An attempt to update the plan in 2019 wasn’t upheld by a judge due to inconsistencies across domains. Deibert hopes to build on the work from 2015 and 2019 to have an amended plan in place by the end of this year.
“We’re trying to make sure we’re conserving that healthy sagebrush ecosystem for sage-grouse. That’s what this is about. But the benefits are so much more,” Deibert said. “It’s conserving that rural way of life, it’s conserving other species, it’s conserving economies.”
BLM has presented six alternatives for potential adoption. Each one amends the plan in different ways to address certain concerns through various strategies.
One of the considerations in amending the land management plan concerns habitat management area alignments and non-habitat criteria. This means addressing portions of management areas that may not be a habitat for sage-grouse. This happens when large areas are drawn as management areas, which is common in Wyoming, rather than designating finer, more specific management areas.
There is also a focus on the mitigation process and integrating that with existing mitigation policies on the state level. BLM hopes to put an increased emphasis on mitigation hierarchy, which prioritizes avoidance. If they can’t do that, then they have minimization measures, followed by compensatory mitigation.
Other factors to consider include habitat objectives; disturbance caps; fluid mineral development and leasing objective; oil and gas waivers; renewable energy development and transmission; livestock grazing; wild horse and burro management; threats from predation and adaptive management process.
Of the six proposed alternatives, BLM recommends alternative five.
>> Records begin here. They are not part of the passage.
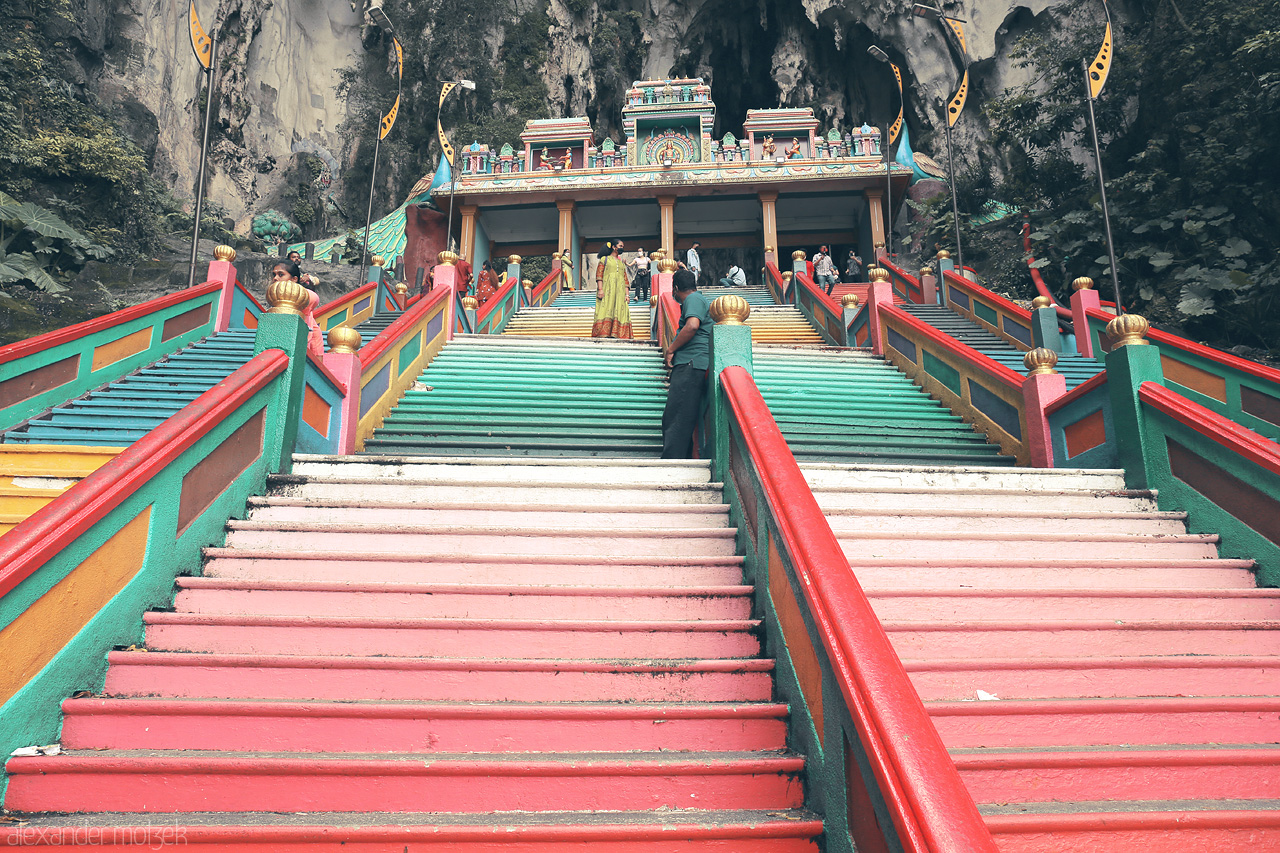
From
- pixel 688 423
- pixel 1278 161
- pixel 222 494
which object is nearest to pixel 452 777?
pixel 222 494

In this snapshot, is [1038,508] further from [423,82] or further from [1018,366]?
[423,82]

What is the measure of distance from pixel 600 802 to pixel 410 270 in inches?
928

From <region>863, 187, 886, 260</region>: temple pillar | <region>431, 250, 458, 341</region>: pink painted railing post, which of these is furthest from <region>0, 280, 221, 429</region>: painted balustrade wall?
<region>863, 187, 886, 260</region>: temple pillar

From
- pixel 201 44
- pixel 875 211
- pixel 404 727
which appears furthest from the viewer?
pixel 875 211

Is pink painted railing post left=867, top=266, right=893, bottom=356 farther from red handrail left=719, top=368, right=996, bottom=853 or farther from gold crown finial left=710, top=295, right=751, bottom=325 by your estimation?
red handrail left=719, top=368, right=996, bottom=853

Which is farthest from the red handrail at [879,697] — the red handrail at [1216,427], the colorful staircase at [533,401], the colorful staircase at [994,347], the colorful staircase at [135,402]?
the colorful staircase at [994,347]

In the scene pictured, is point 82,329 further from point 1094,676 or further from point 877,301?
point 877,301

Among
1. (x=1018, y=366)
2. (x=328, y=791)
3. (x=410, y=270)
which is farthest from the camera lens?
(x=410, y=270)

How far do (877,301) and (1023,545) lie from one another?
5828mm

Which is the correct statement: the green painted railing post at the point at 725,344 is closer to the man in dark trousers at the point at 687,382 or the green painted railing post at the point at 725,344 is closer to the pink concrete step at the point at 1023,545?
the man in dark trousers at the point at 687,382

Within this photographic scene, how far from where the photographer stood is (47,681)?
2.38m

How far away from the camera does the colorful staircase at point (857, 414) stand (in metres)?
5.59

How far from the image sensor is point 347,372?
17.0ft

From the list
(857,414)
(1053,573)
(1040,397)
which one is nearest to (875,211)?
(857,414)
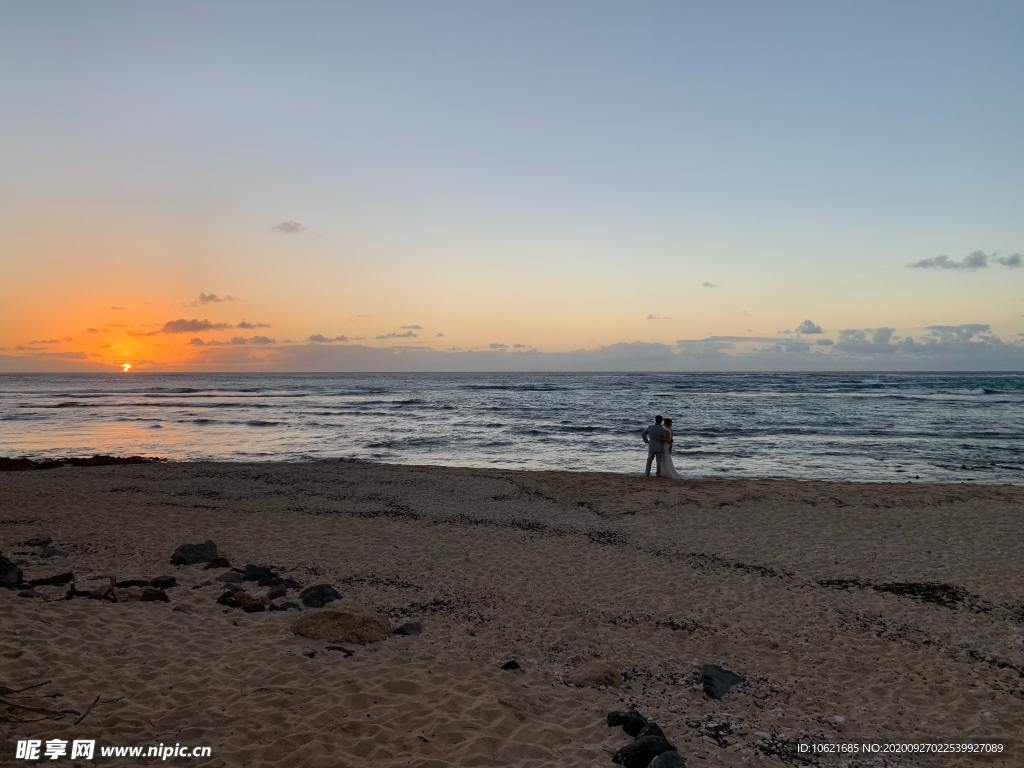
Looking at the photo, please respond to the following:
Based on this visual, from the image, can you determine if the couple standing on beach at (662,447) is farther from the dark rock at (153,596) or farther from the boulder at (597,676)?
the dark rock at (153,596)

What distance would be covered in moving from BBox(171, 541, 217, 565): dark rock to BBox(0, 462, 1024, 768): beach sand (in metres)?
0.21

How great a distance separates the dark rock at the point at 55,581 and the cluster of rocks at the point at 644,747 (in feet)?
23.9

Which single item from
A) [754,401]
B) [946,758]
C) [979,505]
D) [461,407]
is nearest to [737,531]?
[979,505]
Here is how alternative five addresses the considerations:
• Habitat management areas — Updates habitat prioritization using current science; Priority Habitat Management Areas are most restrictively managed.
• Habitat objectives — Multi-scale qualitative objectives informed by site-specific science.
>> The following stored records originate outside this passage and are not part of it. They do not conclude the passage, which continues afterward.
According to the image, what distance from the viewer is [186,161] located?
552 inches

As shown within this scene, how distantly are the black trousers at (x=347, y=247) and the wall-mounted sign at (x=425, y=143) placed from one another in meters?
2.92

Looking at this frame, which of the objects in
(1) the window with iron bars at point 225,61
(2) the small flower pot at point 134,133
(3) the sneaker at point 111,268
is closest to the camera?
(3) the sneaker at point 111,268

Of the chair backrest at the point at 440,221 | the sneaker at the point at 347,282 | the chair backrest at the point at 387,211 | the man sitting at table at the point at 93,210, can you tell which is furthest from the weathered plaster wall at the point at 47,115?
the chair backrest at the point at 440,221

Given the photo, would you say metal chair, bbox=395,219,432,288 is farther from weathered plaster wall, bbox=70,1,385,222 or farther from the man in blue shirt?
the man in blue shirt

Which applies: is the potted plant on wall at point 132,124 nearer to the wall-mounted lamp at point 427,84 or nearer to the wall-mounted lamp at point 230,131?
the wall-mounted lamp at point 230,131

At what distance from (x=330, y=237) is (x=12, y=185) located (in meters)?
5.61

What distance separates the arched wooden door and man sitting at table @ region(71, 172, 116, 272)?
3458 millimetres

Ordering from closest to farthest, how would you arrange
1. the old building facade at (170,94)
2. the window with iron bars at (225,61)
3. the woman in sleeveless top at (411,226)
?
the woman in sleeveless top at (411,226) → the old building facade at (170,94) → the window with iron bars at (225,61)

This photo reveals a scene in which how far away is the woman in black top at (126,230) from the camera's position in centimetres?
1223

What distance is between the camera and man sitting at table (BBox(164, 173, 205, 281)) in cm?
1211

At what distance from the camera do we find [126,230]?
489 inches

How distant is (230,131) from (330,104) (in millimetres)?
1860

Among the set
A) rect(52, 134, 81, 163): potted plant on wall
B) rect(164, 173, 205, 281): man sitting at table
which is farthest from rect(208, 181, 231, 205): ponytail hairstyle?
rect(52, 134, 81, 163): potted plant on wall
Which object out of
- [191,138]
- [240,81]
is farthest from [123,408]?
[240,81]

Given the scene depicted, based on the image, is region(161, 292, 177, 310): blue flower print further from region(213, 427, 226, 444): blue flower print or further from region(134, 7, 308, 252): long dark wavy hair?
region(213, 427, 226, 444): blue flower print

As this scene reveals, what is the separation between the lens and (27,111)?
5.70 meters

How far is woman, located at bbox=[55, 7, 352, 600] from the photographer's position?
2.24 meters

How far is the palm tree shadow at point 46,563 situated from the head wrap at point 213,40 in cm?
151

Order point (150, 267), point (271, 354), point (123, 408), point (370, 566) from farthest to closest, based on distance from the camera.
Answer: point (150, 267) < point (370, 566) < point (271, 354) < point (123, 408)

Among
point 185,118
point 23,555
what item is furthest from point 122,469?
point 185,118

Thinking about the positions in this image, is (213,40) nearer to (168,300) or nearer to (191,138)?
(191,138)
• Disturbance cap — Adjusts evaluation unit to a biologically-defined area; allows for exceptions to consider local conditions.
• Adaptive management — Consistent thresholds across political boundaries with flexibility to consider state or local data, targeting our responses to the identified cause.
• Wind, Solar and Associated Transmission — Avoidance (instead of closed), for more flexibility while providing for protection.
• Oil and Gas Leasing and Development — Does not close new areas to leasing, and clarifies how to apply waivers, exceptions, and modifications as requested by the states.
Deibert said that alternative three would likely put in the most restrictions to support the sage-grouse ecosystem, but it is not the most practical.
“BLM is not an ‘or’ agency, we’re an ‘and’ agency,” said Brad Purdy, deputy state director of communications for the BLM’s Wyoming State Office. “We can have working landscapes. It’s not working landscapes or sagebrush conservation; we can have working landscapes and sagebrush conservation, right? We can do it together. ...That’s what we’re charged to do as BLM. A lot of local economies depend on the economic benefits of public lands. It’s very, very important.”
Along the Interstate 80 corridor, BLM land alternates with private land every 640 acres, creating a sort of checkerboard of land ownership. Deibert said this alternating ownership is what makes collaboration so important.
“The bird, it does not care if it’s flying over BLM land or lekking on private land or crossing the border between Colorado and Wyoming,” Purdy said. “So, we need to work across those boundaries, in partnership.”